/---
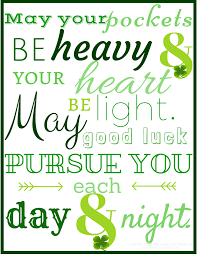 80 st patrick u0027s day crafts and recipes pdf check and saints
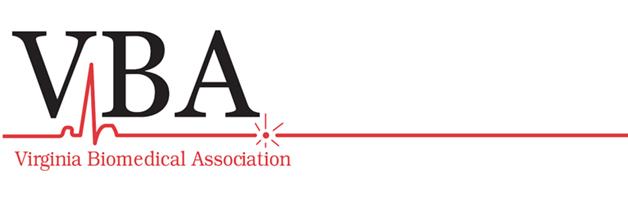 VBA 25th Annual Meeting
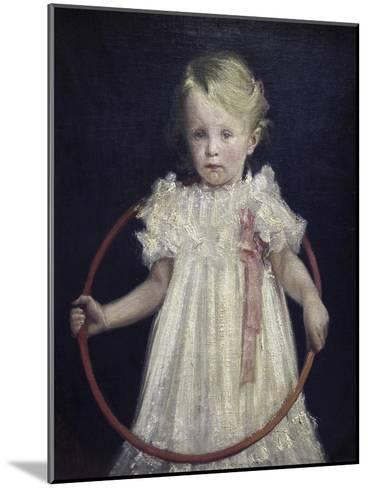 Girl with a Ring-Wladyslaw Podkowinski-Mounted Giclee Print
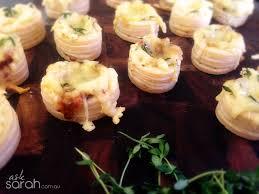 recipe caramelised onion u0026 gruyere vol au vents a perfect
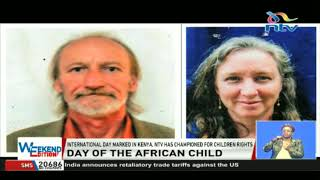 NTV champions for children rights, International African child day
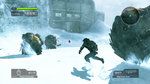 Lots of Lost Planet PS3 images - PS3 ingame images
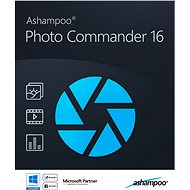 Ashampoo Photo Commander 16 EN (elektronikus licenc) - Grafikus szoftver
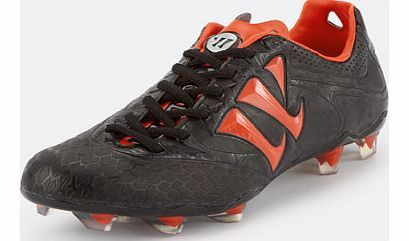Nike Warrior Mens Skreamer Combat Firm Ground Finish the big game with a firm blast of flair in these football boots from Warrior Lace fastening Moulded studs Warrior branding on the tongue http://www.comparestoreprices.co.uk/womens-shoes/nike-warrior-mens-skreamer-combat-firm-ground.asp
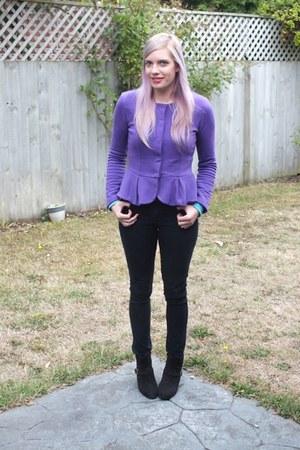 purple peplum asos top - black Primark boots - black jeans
\---
/---
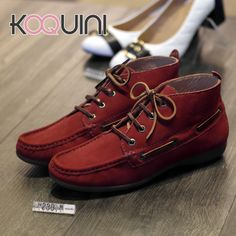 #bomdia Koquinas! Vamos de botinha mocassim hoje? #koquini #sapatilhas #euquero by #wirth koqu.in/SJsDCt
\---
/---
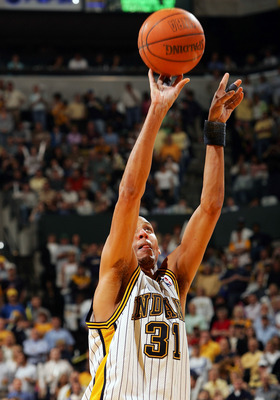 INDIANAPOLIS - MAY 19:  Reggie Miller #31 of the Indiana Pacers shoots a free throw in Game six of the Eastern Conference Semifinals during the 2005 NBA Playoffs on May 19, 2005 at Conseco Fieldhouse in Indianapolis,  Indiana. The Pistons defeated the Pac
\---
WHAT IS EXPECTED | The output is the stretch above from the line with "VBA 25th Annual Meeting" through the line with "Lots of Lost", copied word for word with both ends kept and every picture dropped.

YOUR SOLUTION |
 VBA 25th Annual Meeting
 Girl with a Ring-Wladyslaw Podkowinski-Mounted Giclee Print
 recipe caramelised onion u0026 gruyere vol au vents a perfect
 NTV champions for children rights, International African child day
 Lots of Lost Planet PS3 images - PS3 ingame images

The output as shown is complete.